> _Your goal_: Please reproduce the part of the passage on printing onto DVDs that starts with "Yeah, well I'm" and goes on through "car paint varnish...".

Yeah, well I'm gonna build my own lunar space lander! With blackjack aaaaannd Hookers! Actually, forget the space lander, and the blackjack. Ahhhh forget the whole thing!
I've been using Epson 900Photo and R300 printers for stuff like this : it makes no difference in terms of burning/compatibility problems.
The only extra tip I can give you is I use a spray can of transparant car paint varnish to make the prints more resistant to water drops ect. Two very short bursts of it is more than enough, and as added bonus the DVD will get a shiny effect on the printout.
I use a spray can of transparant car paint varnish...
Geez, I'd be afraid of doing that. Are you sure there won't be a problem eventually with the varnish interacting (in a negative fashion) with the plastic of the disc?
I understand what you're saying. The thought occured to me too, but I presume that if the printable layer on these DVD's is supposed to withstand direct contact with ink, it shouldn't buckle because of the varnish either. Since the printout itself isn't altered by the stuff, I again presume the stuff "doesn't go that deep".

(Brief text snippets from websites)
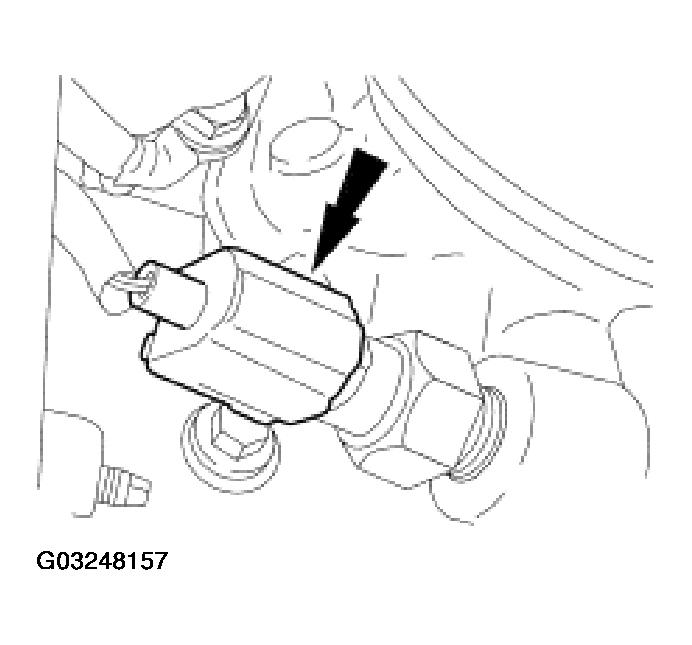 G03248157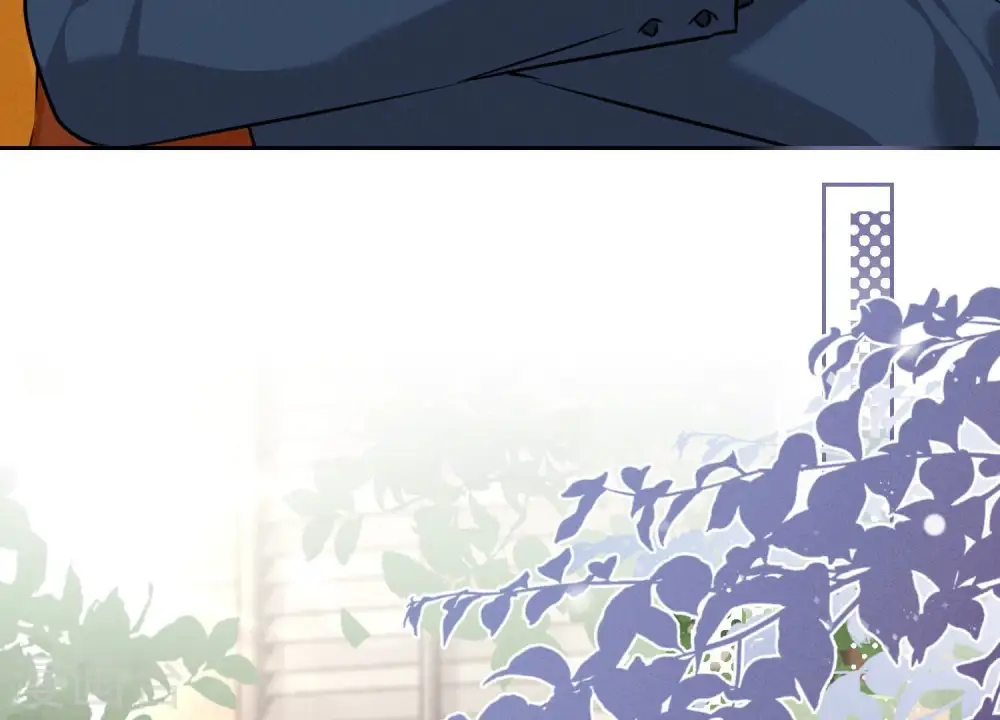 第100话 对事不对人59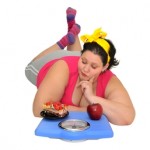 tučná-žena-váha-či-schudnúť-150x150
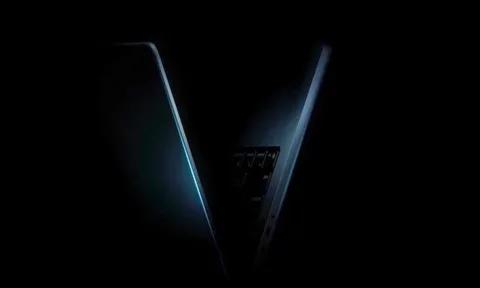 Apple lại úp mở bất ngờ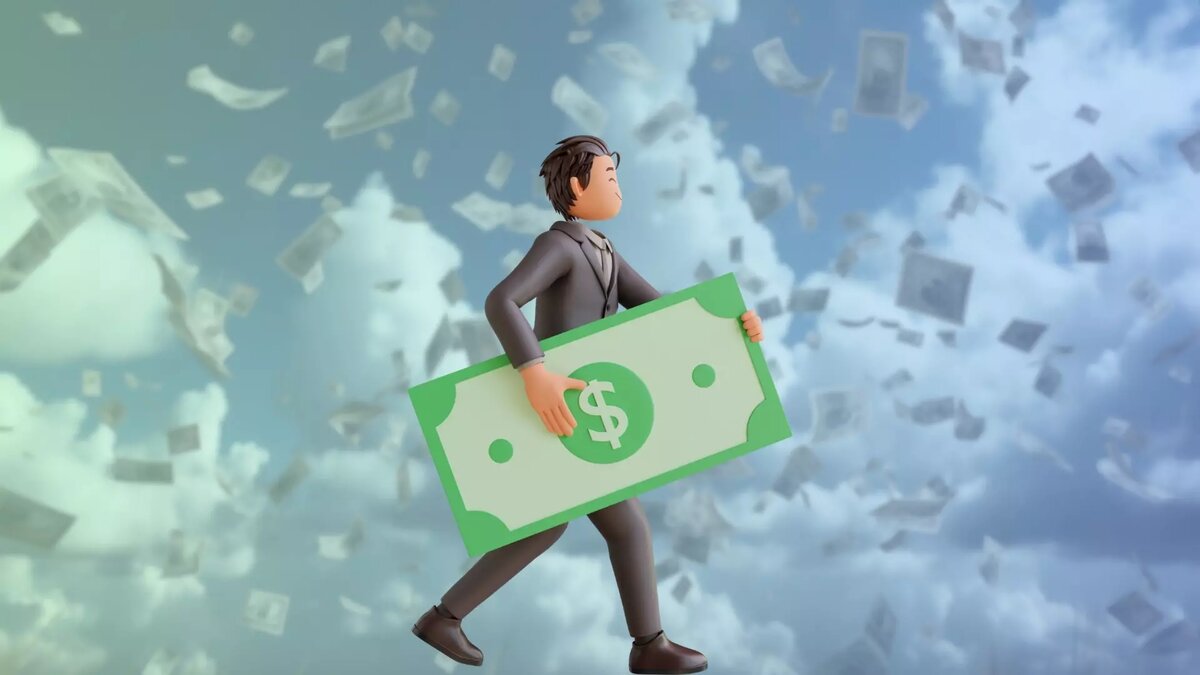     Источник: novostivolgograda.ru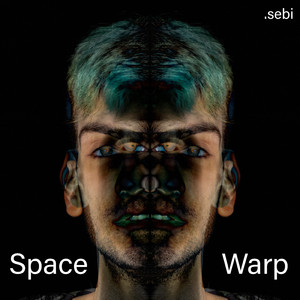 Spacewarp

> _Solution to this problem_:
Yeah, well I'm gonna build my own lunar space lander! With blackjack aaaaannd Hookers! Actually, forget the space lander, and the blackjack. Ahhhh forget the whole thing!
I've been using Epson 900Photo and R300 printers for stuff like this : it makes no difference in terms of burning/compatibility problems.
The only extra tip I can give you is I use a spray can of transparant car paint varnish to make the prints more resistant to water drops ect. Two very short bursts of it is more than enough, and as added bonus the DVD will get a shiny effect on the printout.
I use a spray can of transparant car paint varnish...